A Multi-population Cooperative Particle Swarm Optimizer for Neural Network Training

  • Ben Niu
  • Yun-Long Zhu
  • Xiao-Xian He
Part of the Lecture Notes in Computer Science book series (LNCS, volume 3971)


This paper presents a new learning algorithm, Multi-Population Cooperative Particle Swarm Optimizer (MCPSO), for neural network training. MCPSO is based on a master-slave model, in which a population consists of a master group and several slave groups. The slave groups execute a single PSO or its variants independently to maintain the diversity of particles, while the master group evolves based on its own information and also the information of the slave groups. The particles both in the master group and the slave groups are co-evolved during the search process by employing a parameter, termed migration factor.
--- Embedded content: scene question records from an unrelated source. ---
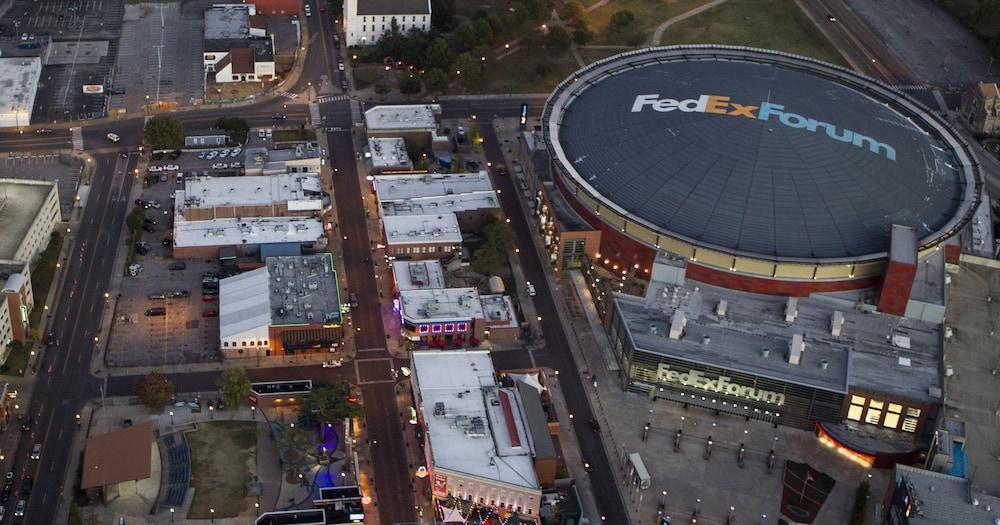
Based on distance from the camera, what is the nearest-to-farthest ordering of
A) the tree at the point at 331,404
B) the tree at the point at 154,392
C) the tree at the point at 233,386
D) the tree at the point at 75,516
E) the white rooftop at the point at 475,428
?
1. the tree at the point at 75,516
2. the white rooftop at the point at 475,428
3. the tree at the point at 331,404
4. the tree at the point at 154,392
5. the tree at the point at 233,386

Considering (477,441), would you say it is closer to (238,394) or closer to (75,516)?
(238,394)

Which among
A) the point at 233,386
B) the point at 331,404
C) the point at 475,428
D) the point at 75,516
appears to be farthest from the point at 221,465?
the point at 475,428

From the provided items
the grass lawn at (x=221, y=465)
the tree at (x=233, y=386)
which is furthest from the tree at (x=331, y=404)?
the grass lawn at (x=221, y=465)

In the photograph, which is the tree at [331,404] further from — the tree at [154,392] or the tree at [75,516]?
the tree at [75,516]

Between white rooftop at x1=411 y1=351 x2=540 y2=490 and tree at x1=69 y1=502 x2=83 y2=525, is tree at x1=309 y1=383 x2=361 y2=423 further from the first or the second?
tree at x1=69 y1=502 x2=83 y2=525

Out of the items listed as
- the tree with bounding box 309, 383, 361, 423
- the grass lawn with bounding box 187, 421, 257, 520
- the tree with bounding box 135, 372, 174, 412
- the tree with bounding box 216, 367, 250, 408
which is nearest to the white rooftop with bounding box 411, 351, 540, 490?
the tree with bounding box 309, 383, 361, 423

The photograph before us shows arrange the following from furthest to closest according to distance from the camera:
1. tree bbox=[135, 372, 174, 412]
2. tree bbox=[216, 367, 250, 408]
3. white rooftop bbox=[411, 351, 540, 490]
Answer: tree bbox=[216, 367, 250, 408] → tree bbox=[135, 372, 174, 412] → white rooftop bbox=[411, 351, 540, 490]

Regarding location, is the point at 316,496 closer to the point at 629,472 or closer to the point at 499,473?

The MCPSO is applied for training a multilayer feed-forward neural network, for three benchmark classification problems. The performance of MCPSO used for neural network training is compared to that of Back Propagation (BP), genetic algorithm (GA) and standard PSO (SPSO), demonstrating its effectiveness and efficiency.


Particle Swarm Optimization Back Propagation Back Propagation Neural Network Neural Network Training Standard Particle Swarm Optimization 
These keywords were added by machine and not by the authors. This process is experimental and the keywords may be updated as the learning algorithm improves.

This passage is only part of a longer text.